==== DATA SUPPLIED

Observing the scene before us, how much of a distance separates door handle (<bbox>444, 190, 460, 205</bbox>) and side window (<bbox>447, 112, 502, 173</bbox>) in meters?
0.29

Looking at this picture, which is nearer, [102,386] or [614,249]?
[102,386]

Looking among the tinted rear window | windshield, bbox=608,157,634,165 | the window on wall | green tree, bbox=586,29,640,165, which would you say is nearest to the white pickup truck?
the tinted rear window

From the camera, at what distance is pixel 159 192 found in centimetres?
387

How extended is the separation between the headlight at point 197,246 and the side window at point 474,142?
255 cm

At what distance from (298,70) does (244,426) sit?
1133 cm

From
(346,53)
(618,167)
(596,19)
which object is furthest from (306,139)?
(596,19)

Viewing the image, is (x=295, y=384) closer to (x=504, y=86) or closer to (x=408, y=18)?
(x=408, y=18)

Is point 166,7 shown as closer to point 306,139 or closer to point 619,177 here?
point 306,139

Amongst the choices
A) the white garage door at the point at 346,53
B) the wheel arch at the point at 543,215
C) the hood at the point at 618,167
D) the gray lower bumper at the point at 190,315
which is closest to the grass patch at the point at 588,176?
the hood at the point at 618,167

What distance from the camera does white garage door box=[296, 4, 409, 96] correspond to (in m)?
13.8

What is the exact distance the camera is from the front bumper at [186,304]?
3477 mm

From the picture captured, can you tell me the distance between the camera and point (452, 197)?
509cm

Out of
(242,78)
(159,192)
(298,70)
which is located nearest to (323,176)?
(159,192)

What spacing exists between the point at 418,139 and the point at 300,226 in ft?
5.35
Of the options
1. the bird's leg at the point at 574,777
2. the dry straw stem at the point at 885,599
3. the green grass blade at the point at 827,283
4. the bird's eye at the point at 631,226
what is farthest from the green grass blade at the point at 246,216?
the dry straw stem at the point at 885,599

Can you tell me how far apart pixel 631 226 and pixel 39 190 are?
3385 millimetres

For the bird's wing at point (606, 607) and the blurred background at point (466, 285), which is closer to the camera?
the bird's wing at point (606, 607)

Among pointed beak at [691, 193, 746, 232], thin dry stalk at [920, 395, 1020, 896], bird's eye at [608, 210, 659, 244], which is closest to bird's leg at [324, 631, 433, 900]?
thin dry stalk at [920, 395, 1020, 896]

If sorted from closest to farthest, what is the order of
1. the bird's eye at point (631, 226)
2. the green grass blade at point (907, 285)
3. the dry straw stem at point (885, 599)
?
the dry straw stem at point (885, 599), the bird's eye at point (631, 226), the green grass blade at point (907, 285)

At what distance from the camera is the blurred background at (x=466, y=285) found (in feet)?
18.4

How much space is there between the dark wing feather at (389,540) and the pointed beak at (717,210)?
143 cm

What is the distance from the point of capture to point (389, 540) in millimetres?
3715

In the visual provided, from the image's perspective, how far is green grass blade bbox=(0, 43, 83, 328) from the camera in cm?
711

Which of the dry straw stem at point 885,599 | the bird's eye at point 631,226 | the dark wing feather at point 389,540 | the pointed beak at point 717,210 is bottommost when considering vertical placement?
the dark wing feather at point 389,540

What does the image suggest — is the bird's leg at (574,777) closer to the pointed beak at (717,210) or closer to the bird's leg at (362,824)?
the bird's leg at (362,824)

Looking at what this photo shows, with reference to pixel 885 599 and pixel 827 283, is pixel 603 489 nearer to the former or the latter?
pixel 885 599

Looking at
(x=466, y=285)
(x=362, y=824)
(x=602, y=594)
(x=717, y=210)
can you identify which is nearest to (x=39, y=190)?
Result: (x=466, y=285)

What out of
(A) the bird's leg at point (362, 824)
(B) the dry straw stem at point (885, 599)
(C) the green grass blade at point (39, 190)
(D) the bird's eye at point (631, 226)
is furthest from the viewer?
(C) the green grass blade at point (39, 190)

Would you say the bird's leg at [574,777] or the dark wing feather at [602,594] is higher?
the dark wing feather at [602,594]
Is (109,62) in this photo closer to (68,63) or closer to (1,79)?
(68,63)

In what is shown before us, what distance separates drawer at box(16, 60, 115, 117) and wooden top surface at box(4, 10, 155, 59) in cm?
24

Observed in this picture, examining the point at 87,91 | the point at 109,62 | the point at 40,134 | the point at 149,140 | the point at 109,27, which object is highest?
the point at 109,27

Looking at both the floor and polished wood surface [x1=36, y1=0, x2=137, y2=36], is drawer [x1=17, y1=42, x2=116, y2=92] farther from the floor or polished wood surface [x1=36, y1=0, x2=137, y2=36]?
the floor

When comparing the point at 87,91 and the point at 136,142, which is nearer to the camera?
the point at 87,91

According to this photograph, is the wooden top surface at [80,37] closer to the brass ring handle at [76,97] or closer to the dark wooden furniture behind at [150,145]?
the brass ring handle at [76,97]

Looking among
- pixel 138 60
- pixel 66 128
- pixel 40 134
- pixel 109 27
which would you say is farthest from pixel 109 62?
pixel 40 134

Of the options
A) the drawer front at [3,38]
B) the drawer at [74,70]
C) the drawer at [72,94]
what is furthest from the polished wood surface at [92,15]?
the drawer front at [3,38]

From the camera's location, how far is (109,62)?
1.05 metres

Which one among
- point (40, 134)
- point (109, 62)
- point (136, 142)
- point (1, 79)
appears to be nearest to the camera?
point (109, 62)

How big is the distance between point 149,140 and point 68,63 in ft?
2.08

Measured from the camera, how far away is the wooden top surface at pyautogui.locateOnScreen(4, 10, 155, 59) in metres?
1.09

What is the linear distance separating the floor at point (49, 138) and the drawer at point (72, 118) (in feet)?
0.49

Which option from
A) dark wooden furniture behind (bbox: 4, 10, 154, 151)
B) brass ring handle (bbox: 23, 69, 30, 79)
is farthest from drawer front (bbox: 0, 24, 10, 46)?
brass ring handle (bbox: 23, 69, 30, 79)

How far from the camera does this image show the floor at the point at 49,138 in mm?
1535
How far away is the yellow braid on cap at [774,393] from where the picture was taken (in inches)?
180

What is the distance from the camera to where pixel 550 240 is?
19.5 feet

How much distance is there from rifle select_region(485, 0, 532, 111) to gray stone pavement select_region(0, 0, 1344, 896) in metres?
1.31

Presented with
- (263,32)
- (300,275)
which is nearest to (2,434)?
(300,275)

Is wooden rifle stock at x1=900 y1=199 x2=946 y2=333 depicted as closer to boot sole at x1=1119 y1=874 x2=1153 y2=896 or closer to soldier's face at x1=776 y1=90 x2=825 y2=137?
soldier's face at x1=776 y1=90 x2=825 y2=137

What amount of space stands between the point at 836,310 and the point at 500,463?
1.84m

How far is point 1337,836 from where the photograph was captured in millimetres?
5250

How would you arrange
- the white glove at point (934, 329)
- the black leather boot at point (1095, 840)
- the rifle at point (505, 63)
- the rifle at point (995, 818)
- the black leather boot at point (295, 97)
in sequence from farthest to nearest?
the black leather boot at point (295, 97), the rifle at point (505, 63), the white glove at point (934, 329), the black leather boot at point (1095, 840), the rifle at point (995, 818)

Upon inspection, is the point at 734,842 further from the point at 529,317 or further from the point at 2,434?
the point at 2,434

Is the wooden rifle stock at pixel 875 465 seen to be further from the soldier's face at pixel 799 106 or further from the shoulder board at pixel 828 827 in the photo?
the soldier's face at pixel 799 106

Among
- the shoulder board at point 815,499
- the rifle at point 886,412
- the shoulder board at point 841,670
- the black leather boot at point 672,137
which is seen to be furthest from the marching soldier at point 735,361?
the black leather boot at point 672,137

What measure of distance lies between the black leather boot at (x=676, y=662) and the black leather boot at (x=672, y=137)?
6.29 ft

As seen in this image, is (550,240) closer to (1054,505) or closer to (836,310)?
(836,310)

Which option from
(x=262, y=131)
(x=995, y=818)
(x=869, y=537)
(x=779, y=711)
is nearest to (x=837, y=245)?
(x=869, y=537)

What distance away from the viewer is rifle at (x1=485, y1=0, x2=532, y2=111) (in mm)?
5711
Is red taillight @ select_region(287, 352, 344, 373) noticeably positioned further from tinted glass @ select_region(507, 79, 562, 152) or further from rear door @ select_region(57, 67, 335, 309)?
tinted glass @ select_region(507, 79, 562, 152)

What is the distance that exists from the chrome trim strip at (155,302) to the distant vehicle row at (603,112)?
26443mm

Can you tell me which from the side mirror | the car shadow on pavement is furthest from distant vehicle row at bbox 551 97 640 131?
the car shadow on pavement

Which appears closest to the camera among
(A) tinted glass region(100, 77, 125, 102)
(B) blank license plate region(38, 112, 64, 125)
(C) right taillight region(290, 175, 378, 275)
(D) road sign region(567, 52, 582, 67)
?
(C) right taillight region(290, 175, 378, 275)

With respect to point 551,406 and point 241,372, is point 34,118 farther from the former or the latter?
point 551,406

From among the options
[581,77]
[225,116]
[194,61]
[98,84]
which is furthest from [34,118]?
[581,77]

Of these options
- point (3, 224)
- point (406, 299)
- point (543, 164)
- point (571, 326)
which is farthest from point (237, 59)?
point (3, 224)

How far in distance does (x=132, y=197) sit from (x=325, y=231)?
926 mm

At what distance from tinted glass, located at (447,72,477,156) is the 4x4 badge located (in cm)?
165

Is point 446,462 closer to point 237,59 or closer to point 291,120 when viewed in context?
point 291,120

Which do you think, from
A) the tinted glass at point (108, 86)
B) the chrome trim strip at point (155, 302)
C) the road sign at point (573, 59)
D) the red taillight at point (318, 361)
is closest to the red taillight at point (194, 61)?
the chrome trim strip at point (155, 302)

========

TASK OBJECTIVE: Set down, word for word, only the lines running from the line with "Can you tell me which" to the last line of the listing above. Both of those lines belong in your answer.

ANSWER TO THIS EXERCISE:
Can you tell me which from the side mirror | the car shadow on pavement is furthest from distant vehicle row at bbox 551 97 640 131?
the car shadow on pavement

Which appears closest to the camera among
(A) tinted glass region(100, 77, 125, 102)
(B) blank license plate region(38, 112, 64, 125)
(C) right taillight region(290, 175, 378, 275)
(D) road sign region(567, 52, 582, 67)
?
(C) right taillight region(290, 175, 378, 275)

With respect to point 551,406 and point 241,372, is point 34,118 farther from the former or the latter?
point 551,406

From among the options
[581,77]
[225,116]
[194,61]
[98,84]
which is furthest from [34,118]?
[581,77]

Of these options
- point (3, 224)
- point (406, 299)
- point (543, 164)
- point (571, 326)
which is farthest from point (237, 59)?
point (3, 224)

How far in distance does (x=132, y=197) sit from (x=325, y=231)?
926 mm

At what distance from tinted glass, located at (447,72,477,156) is the 4x4 badge located (in cm)?
165

Is point 446,462 closer to point 237,59 or closer to point 291,120 when viewed in context?
point 291,120

Which do you think, from
A) the tinted glass at point (108, 86)
B) the chrome trim strip at point (155, 302)
C) the road sign at point (573, 59)
D) the red taillight at point (318, 361)
is closest to the red taillight at point (194, 61)?
the chrome trim strip at point (155, 302)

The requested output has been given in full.